Funny, Wall Street did not express concern or call it a wealth transfer when J.P. Morgan’s CEO Jamie Dimon received a 4 percent raise and was paid $28 million in 2016. He received this outsized compensation despite the fact that, that same year, the bank was fined $374 million by state and federal regulators for numerous violations, including whistleblower retaliation, foreign bribery, and racially discriminatory mortgage lending practices. And none of the banks complained about wealth transfers when Wells Fargo CEO John Stumpf was allowed to retire with tens of millions of dollars in compensation left untouched after overseeing a massive scandal that caused the bank’s stock to tank.
And none of the banks complained about wealth transfers when Wells Fargo CEO John Stumpf was allowed to retire with tens of millions of dollars in compensation left untouched after overseeing a massive scandal that caused the bank’s stock to tank.
Wall Street was not always fixated on short-term profits at large companies. Nor was it always focused on expanding wealth for the wealthiest. In the past, banks invested in businesses, and, therefore, workers on Main Street. According to recent analysis, however, only 15 percent of Wall Street funds are invested in businesses, down from a majority of funds several decades ago. This change in business model has been a successful one for the financial sector. Wall Street now makes up seven percent of the economy, nearly double what it was in 1980. And it accounts for 25 percent of all corporate profits, even though it creates only four percent of U.S. jobs.
This imbalance between Wall Street and Main Street priorities has caused a fundamental shift in how our country values a hard day’s work. Wall Street and corporate executives are focused on growing their own wealth, not workers’ wealth, and they want a return on their investment now. CEOs are evaluated based on the quarterly performance of their companies’ stock and are compensated in large part with company shares. By contrast, Main Street investors and workers only make a profit when a company’s long-term prospects look good, and they aren’t in the business of speculative trading based on day-to-day juicing of the stock price. They get wealthier only if the company’s stock market value continues to rise over time. As a result, Wall Street does not view the workers making burritos at Chipotle as real people with real families. It does not view pilots and flight attendants at American Airlines as important positions critical to the safety and functioning of our airlines. Instead, to Wall Street, all of these workers are merely a line in a company’s budget to be minimized in the short-term and the long-term.
In short, Wall Street does not believe in the dignity of work.

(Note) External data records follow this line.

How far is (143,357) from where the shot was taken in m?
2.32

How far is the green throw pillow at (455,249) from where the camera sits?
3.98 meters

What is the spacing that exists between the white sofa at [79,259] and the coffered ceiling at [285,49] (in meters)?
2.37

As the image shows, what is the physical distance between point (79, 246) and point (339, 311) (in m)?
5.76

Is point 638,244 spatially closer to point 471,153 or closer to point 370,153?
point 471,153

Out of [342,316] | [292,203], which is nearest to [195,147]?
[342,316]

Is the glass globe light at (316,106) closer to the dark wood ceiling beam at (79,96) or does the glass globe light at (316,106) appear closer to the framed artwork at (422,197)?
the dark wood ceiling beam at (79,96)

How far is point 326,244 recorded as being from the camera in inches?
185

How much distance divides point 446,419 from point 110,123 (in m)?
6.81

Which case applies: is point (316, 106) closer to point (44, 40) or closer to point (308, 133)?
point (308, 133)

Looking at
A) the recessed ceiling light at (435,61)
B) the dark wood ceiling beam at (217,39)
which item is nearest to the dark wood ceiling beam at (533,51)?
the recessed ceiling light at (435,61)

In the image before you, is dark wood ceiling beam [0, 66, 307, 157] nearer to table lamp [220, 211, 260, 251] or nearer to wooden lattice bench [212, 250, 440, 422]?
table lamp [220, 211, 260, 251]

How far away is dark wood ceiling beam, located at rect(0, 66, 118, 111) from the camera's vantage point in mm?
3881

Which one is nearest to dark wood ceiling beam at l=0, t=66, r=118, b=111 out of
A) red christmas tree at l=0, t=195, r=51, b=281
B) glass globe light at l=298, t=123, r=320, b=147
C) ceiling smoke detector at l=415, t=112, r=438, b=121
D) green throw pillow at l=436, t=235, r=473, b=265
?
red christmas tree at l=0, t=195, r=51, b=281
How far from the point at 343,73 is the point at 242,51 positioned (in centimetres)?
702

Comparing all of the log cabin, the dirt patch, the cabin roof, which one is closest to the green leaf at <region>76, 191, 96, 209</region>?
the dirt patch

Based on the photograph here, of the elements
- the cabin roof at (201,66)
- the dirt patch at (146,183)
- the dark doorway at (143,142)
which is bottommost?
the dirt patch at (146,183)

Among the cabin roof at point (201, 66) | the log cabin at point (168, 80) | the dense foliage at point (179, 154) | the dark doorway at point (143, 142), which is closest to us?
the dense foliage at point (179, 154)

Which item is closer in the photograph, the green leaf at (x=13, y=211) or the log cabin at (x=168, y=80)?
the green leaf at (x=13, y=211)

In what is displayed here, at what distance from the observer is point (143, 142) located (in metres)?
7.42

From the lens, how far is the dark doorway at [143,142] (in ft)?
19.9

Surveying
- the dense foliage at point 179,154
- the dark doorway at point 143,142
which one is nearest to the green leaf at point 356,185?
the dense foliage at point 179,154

As in the examples of Chipotle and American Airlines, Wall Street thinks workers are merely “labor” not worthy of raises. That’s why the finance industry has no problem taking pay out of the pockets of workers — pay that would otherwise drive innovation and productivity — to boost short-term profits for CEOs and speculators. Until the banks on Wall Street respect a hard day’s work and understand that work must have value for the economy to grow, we will continue to see the consequences. The success gap will widen. Workers’ wages will decline. Our middle class will shrink. And our economy growth will continue to lag behind.